P2p Lending Data
Security checks across malware telemetry and agentic risk
Overview
The skill is advertised as Frappe Lending test support, but its instructions also steer the agent toward quant trading/backtesting and possible purchase or broker-account activity without clear limits.
Review this skill carefully before installing. It may be useful for finance experiments, but it is not coherently limited to Frappe Lending tests. Treat any broker, paid data, crypto, purchase, or live-trading path as high risk; use dry-run/backtest mode, isolated environments, and explicit confirmations only.
VirusTotal
66/66 vendors flagged this skill as clean.
Risk analysis
Artifact-based informational review of SKILL.md, metadata, install specs, static scan signals, and capability signals. ClawScan does not execute the skill or run runtime probes.
A user expecting loan-module test help could instead get instructions for financial market strategy and trading workflows.
The same artifact presents the skill as Frappe Lending loan testing while also defining a market/trading pipeline, which could mislead users about what the skill will guide the agent to do.
description: 验证 Frappe Lending 贷款模块核心流程... Pipeline `data_collection -> data_storage -> factor_computation -> target_selection -> trading_execution -> visualization`
The publisher should split the lending-test and quant-trading content, rename the skill, or clearly disclose the trading behavior before invocation.
If connected to tools or accounts that can trade or purchase, the agent may receive overly broad guidance for financial actions.
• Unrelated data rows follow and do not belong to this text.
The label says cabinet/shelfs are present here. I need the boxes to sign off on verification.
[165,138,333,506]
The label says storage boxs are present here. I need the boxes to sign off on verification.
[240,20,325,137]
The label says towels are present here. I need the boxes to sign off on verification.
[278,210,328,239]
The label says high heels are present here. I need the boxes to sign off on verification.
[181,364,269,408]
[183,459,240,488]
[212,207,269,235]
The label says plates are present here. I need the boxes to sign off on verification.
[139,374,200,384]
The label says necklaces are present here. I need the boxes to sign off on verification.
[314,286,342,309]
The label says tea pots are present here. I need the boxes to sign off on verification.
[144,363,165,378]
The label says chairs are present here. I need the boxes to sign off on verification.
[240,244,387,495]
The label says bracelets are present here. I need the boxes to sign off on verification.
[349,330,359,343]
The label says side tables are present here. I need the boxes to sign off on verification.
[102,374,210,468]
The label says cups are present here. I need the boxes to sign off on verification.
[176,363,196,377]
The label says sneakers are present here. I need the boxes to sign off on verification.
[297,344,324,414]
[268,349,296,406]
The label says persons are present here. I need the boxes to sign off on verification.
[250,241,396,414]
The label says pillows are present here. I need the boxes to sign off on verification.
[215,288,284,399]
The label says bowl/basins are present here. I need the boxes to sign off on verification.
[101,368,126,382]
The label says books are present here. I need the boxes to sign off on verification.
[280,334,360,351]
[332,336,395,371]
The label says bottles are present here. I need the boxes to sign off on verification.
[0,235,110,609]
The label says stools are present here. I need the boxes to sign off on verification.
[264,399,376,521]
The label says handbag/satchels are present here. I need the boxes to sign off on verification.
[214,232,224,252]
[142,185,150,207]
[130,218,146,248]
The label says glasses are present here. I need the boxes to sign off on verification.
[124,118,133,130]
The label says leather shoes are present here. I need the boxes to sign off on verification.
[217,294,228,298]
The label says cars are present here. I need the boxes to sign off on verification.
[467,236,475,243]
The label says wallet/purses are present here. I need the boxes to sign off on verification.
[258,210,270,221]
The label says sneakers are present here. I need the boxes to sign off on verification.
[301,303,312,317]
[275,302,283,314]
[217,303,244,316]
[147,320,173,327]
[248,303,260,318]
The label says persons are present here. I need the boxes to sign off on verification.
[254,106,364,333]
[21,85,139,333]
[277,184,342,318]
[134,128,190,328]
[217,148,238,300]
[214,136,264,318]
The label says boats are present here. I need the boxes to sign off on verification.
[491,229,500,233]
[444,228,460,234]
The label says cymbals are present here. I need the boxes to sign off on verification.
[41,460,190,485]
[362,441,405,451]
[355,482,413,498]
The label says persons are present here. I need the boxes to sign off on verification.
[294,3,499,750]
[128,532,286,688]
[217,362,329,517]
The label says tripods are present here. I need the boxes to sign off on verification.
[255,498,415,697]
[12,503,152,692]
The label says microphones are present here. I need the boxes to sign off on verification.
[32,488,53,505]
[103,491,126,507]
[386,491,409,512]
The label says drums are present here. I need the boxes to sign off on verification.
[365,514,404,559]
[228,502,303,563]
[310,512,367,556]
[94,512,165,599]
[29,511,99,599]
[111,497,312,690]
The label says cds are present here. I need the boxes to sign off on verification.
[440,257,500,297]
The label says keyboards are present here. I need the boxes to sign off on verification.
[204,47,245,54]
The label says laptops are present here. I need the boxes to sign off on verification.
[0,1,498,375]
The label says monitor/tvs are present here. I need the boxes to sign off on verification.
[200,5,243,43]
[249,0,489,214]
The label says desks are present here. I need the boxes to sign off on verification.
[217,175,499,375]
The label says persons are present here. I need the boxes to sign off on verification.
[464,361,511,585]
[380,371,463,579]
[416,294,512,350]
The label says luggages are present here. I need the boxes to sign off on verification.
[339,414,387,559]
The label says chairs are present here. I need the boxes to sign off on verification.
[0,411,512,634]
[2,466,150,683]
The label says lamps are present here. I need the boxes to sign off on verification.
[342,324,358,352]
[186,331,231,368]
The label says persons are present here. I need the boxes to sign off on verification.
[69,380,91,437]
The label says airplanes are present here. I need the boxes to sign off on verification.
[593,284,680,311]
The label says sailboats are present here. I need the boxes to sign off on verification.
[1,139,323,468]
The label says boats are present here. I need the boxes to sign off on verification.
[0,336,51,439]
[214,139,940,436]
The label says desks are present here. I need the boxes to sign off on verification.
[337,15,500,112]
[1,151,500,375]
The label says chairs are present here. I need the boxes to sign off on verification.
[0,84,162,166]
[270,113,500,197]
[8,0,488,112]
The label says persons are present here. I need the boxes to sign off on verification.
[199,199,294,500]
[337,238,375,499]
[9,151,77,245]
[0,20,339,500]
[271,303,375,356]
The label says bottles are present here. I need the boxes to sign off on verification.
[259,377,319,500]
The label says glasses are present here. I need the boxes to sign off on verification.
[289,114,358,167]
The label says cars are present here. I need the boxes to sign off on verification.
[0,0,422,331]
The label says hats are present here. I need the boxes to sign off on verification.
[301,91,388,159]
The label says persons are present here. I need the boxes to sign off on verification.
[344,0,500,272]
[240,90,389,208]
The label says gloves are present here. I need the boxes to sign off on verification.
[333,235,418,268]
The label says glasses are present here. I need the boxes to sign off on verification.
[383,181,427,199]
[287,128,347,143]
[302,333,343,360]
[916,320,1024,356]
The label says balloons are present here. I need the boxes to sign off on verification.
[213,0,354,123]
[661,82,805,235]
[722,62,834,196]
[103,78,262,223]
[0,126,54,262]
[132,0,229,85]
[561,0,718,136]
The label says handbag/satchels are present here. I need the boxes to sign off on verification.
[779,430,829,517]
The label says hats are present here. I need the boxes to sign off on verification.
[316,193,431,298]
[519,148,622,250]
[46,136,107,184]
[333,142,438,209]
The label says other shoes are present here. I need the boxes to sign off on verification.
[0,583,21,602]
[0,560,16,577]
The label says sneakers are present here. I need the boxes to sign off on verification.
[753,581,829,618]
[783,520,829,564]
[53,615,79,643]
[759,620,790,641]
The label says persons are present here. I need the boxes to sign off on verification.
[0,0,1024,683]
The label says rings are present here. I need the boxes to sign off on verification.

These instructions describe order execution and sizing behavior, but the artifacts do not clearly restrict them to simulation, dry-run use, or explicit user approval.
`SL-01` | Execute sell orders before buy orders in every trading cycle ... `TradingSignal` MUST have EXACTLY ONE of: position_pct, order_money, order_amount
Require explicit user confirmation for any order-like action, default to backtesting only, and document hard limits for live trading or purchases.
The agent could prompt for or use financial provider or broker account access that was not expected from the skill description.
The skill contemplates paid provider and broker-backed workflows even though the registry declares no primary credential and the stated purpose is lending-module testing.
Data source / provider: eastmoney (free, no account), joinquant (account+paid), baostock (free, good history), akshare, or qmt (broker)?
Do not provide broker or paid-provider credentials unless the skill is explicitly scoped for that account, preferably read-only and separate from live trading authority.
Using the quant workflow may install third-party packages and create local data directories not obvious from the registry metadata.
The registry says there is no install spec, but the reference docs include package installation and initialization commands. This is not automatically malicious, but users should notice the undeclared setup dependency.
on_fail: Run: python3 -m pip install zvt then re-run: python3 -m zvt.init_dirs
Install dependencies only after reviewing them, use an isolated environment, and ask the publisher to declare setup requirements in metadata.